Marie blieb der Mund offen stehen. Sie schluckte leer. Was sollte das? Karin, ihre ruhige, sanftmütige und zurückhaltende Karin! So hatte sie in ihrer ganzen knapp vierjährigen Beziehung noch nie mit ihr gesprochen! Und dabei meinte Marie es nur gut mit ihr. Abgesehen davon wollte sie Eva gar nicht enterben. Sie hatte ihre Tochter auf den Pflichtteil gesetzt, und jetzt wollte sie mit ihrer Freundin einen Partnerschaftsvertrag abschliessen, damit diese einst den grösseren Teil ihres Vermögens erben würde.
Karin war mit ihren siebenundsechzig Jahren um einiges fitter und gesünder als sie mit ihrem angeborenen Herzfehler und ihrem Übergewicht.
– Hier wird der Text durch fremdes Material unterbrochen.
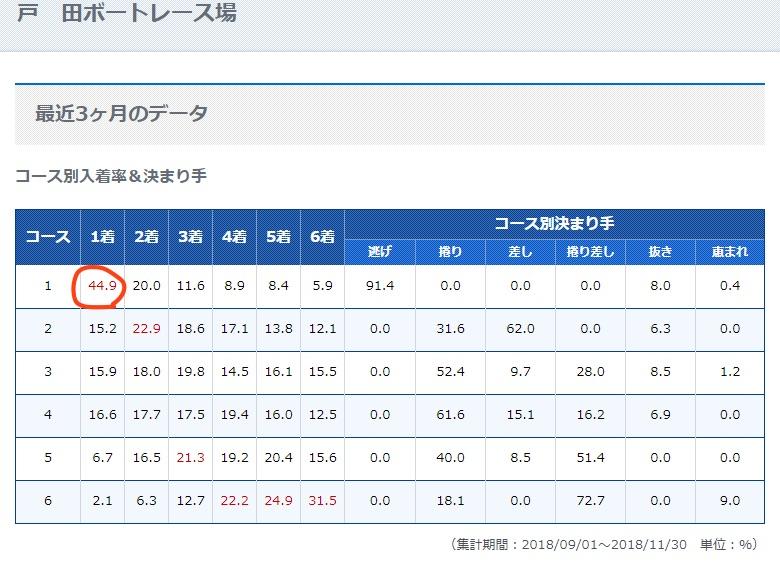 戸田競艇場の3ヶ月のデータも見ると1コースの勝率が高いのがわかる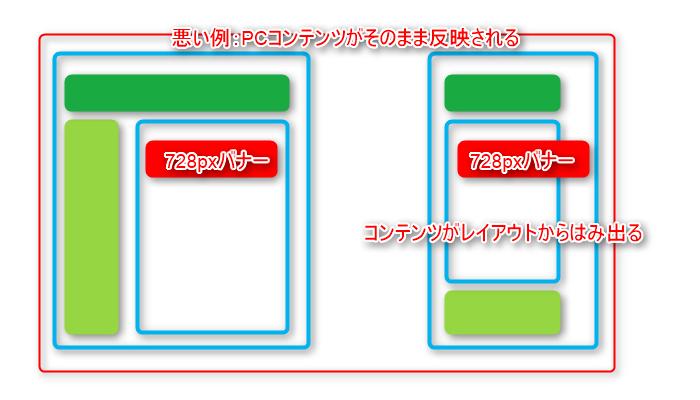 PCコンテンツがスマートフォンレイアウトではみ出る例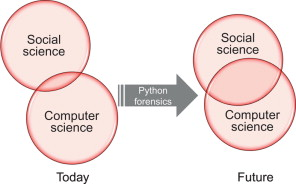 Embedded Metadata - an overview | ScienceDirect Topics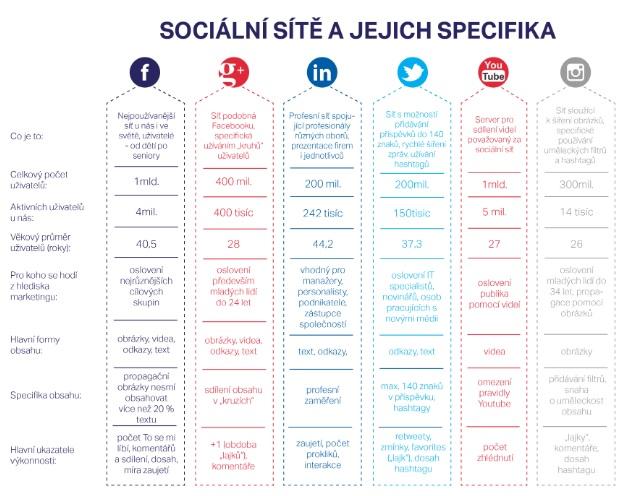 Specifika sociálních sítí.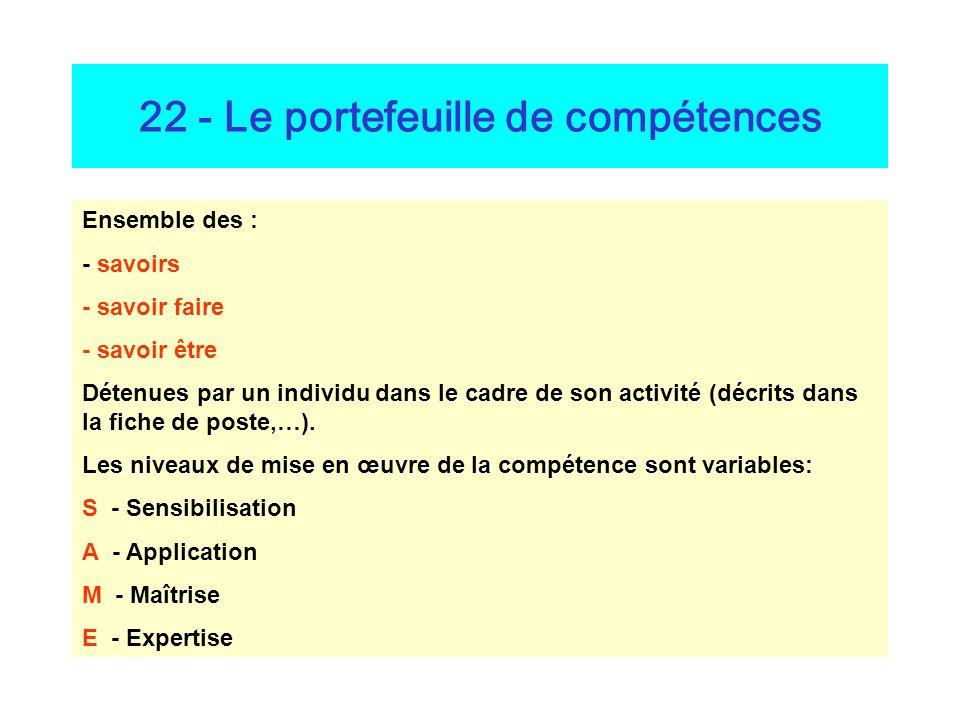 22 - Le portefeuille de compétences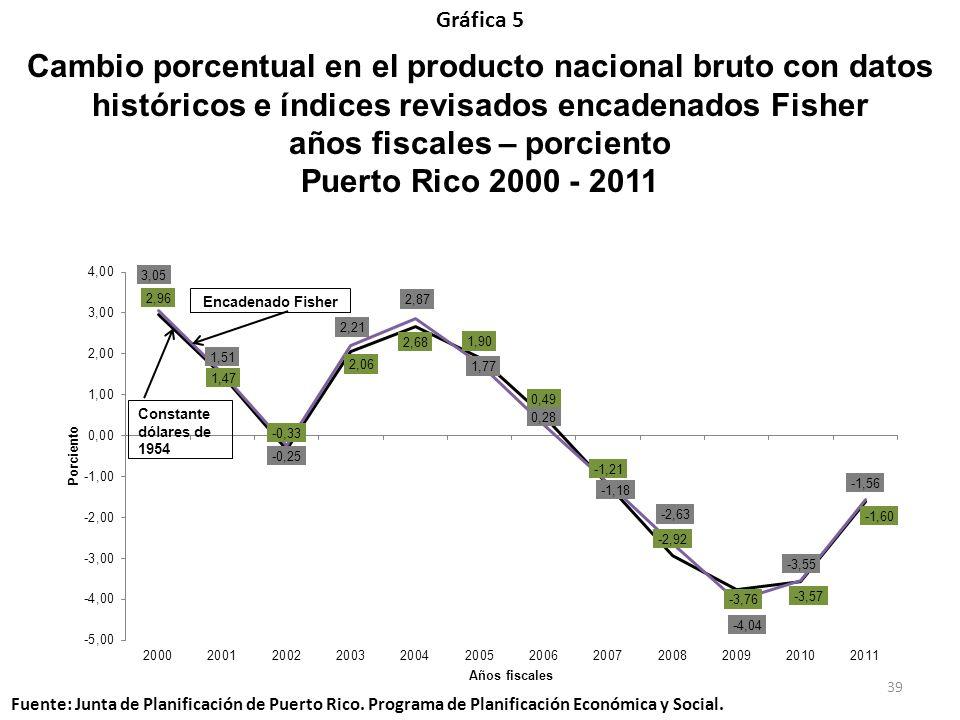 Cambio porcentual en el producto nacional bruto con datos históricos e índices revisados encadenados Fisher años fiscales – porciento Puerto Rico 2000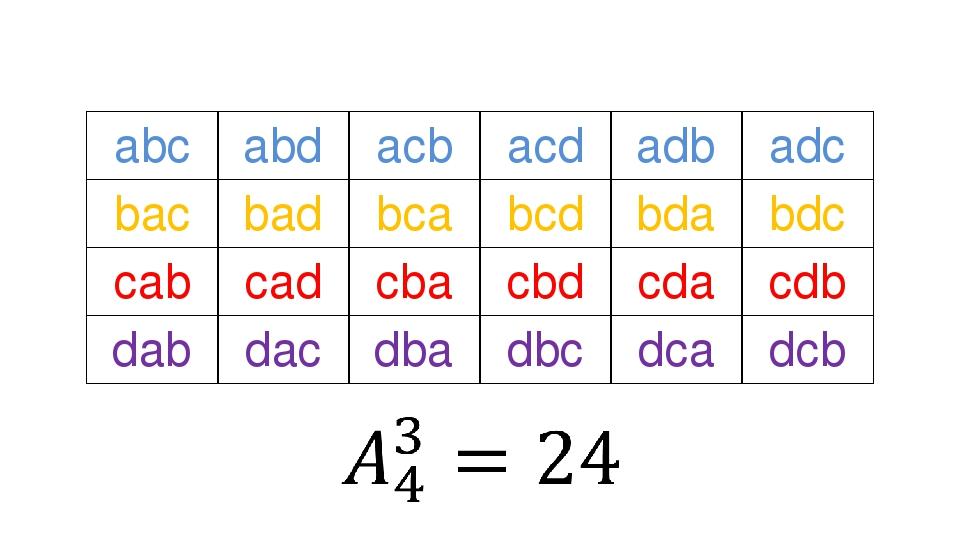 abc abd acb acd adb adc bac bad bca bcd bda bdc cab cad cba cbd cda cdb dab d...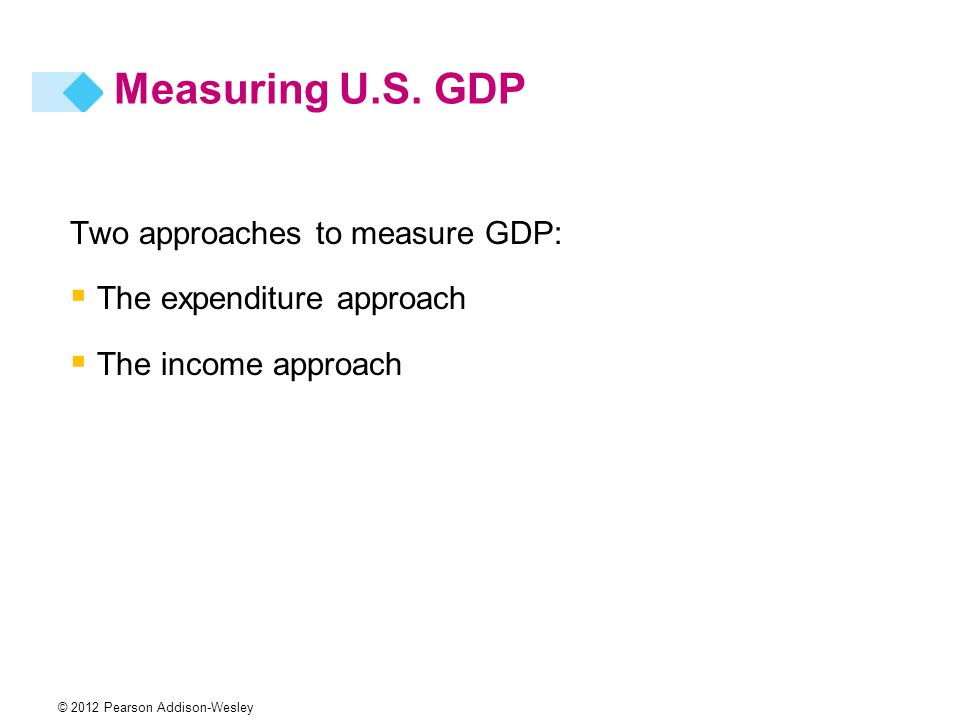 Measuring U.S. GDP Two approaches to measure GDP:
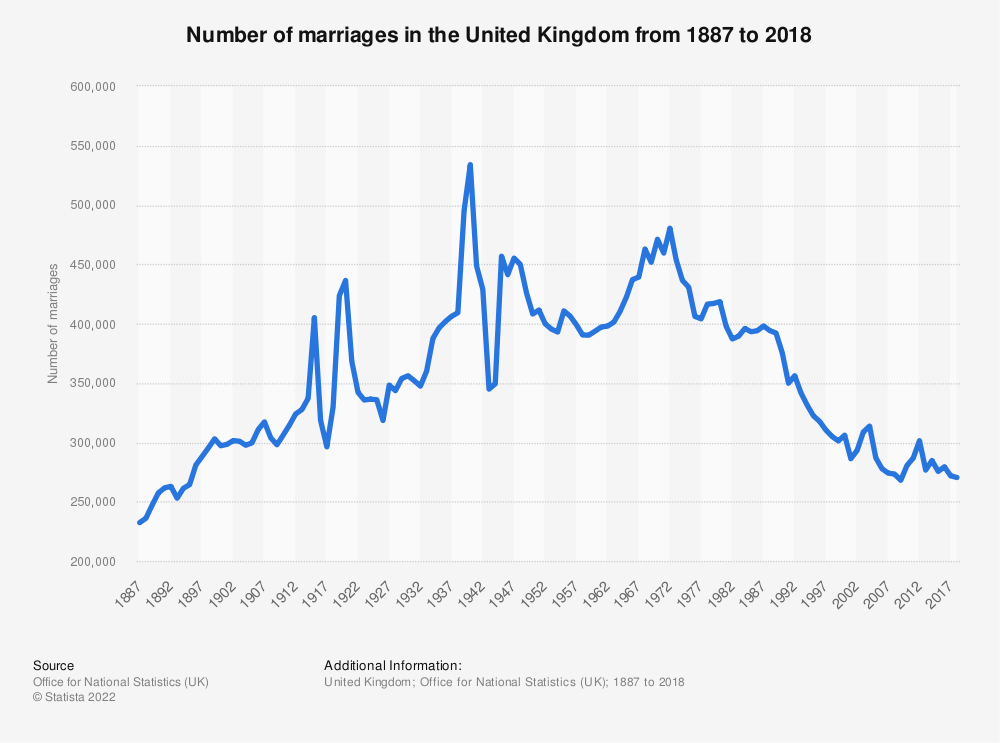 Statistic: Number of marriages in the United Kingdom (UK) from 2000 to 2016 | Statista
Logisch, dass sie sich ab und zu Gedanken über das Sterben machte und ihre Liebste gut versorgt wissen wollte.
Das Schnarren der Kaffeemaschine riss sie aus ihren düsteren Gedanken. Sie beschloss kurzerhand, bereits heute – und zwar allein – ins Toggenburg zu fahren. Nach einem knappen «Tschüss, ich fahr dann mal ins Toggi», und ohne eine Antwort abzuwarten, griff Marie nach ihrer Tasche, verliess die lauschige, grosszügige Altbauwohnung an der Idastrasse und machte sich auf den Weg zum Auto, das sie auf ihrem Abstellplatz an der Gertrudstrasse parkiert hatte. Die idyllisch von Pflanzen umrankte Maisonettewohnung hatten sie und ihr Mann Kurt vor 25 Jahren gekauft, als man in Zürich Wohnungen und Häuser noch bezahlen konnte.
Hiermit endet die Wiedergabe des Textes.